Khatami’s orientation should have been clear before he ever became president, as he served as minister of Culture and Islamic Guidance from 1982 to 1992 — that is, as the Islamic Revolution swept the country — censored more than 600 publications, and sat on a ruling council responsible for passing death sentences of thousands of political prisoners in a bloody 1988 purge.
The same sort of thinking reflected in the U.S. government’s view of Iran can likewise be seen in popular narratives propagated in recent years over other rival Islamic actors, such as that Bashar al-Assad was a reformer, Hezbollah consisted of “moderate” elements, that the “moderate” Muslim Brotherhood could be cleaved from its violent jihadist offshoots as a legitimate “political Islamist” entity, and that the Syrian rebels were freedom fighters. We repeatedly romanticize and engage in wishful thinking regarding those who skillfully play to our biases, and sometimes even when they do not.
In reality, Rouhani appears a centrist only if one focuses on his style and ignores his substance: Rouhani is a bespectacled, seemingly mild-mannered Cheshire cat of a man, with the air of an urbane European diplomat. He smiles and speaks in a calm, reassuring voice, while twisting the knife in the West’s back.
Rouhani sits in the number two position of the Islamic revolutionary regime precisely because he is an effective public spokesperson and negotiator who covers for a tyrannical theocracy hellbent on expanding its revolution worldwide. His is the face the West in its pathology wants to see and believe.
We Need to See the Truth, Not What’s Comfortable
The IC’s assessment of Iran’s political system as consisting of warring moderates and hardliners is not inconsequential. How it views the nation’s dictatorial regime will impact the recommendations it makes to the Trump administration on everything from the Iran deal, to uprisings in the Persian public square, to the Khomeinists’ efforts to grow the Shiite Crescent in the Levant and beyond.
A lack of understanding about something so core to a nation as the orientation of its leadership in foreign policy is highly alarming. We cannot afford to get it wrong on any hostile regime, let alone the world’s leading state sponsor of terror armed with more ballistic missiles than any nation in the Middle East.

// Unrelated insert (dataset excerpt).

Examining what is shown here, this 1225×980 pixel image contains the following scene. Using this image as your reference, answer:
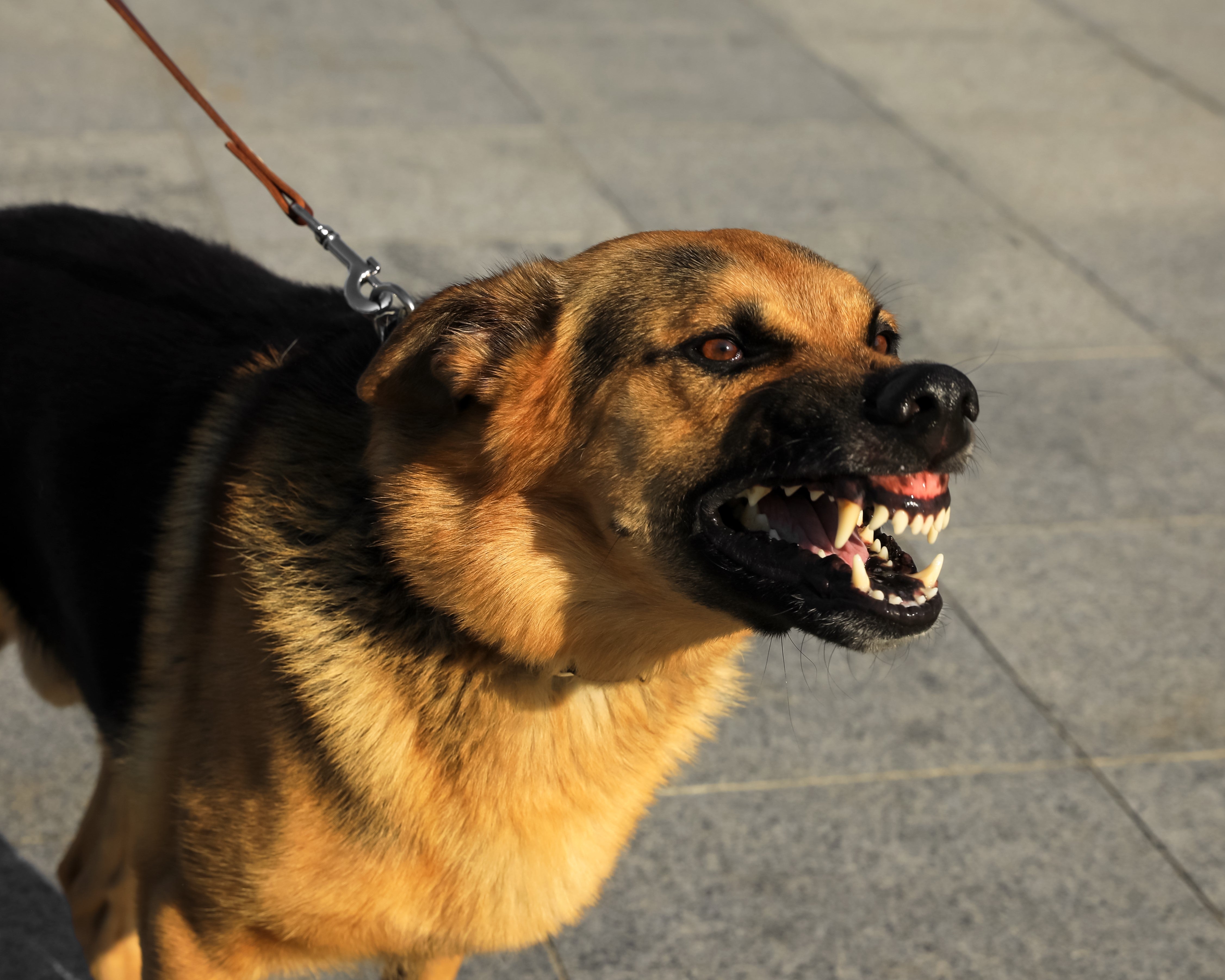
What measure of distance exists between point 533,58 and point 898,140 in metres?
2.45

What Iran expert Michael Rubin wrote in early 2016, reflecting on the shattered dreams of the Iran moderate-seekers throughout U.S. history, is prescient and ever-relevant:
Every single administration since Jimmy Carter has sought to reach out to ‘reformists’ in order to privilege them against ‘hard-liners.’ In no case did American partners win out.

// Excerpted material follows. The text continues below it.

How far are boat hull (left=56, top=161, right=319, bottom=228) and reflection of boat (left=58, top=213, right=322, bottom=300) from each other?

…In each case, the United States got played…The simple fact is that sometimes adversaries use English fluency or their American experience less to embrace Western values and more to learn better how to pull the wool over the eyes of Americans.

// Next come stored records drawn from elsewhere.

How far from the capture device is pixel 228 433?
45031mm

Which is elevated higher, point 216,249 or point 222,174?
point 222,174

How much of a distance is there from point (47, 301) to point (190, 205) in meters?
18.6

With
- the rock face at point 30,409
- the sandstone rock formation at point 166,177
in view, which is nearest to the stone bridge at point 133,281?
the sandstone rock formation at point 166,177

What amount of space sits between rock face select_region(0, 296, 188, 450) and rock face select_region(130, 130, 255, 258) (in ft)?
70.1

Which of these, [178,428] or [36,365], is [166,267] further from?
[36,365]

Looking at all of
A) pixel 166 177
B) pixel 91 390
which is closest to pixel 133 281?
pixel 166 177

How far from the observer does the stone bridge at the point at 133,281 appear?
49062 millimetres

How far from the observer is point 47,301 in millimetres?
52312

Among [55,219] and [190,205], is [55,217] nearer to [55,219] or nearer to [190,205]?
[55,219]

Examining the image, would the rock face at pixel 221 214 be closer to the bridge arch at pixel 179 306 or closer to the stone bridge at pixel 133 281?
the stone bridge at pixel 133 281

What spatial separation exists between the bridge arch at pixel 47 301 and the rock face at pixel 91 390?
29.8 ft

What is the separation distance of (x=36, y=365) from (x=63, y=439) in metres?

… just because factions exist does not mean that they represent true debate about the character or ideology of the regime. To believe they do is to be guilty of projecting a Western sense of political debate onto adversaries, and that is a recipe not for success but rather for the continued failure of U.S. intelligence and diplomacy.
Indeed, if we wish to thwart Iran’s imperialist aims, we must stop projecting and start learning from history. A regime based on spreading Islamic supremacism worldwide will only contain “moderates” and “centrists” insofar as they differ tactically or superficially from the leading religious authorities.
On the strategic level, all are united in their wish to bury the West. Otherwise, they would not be part of the regime. The purpose of this fabricated factionalism is always and everywhere to exploit our prejudices and advance their interests. Let us apply this knowledge, rather than succumbing once again to disastrous delusion.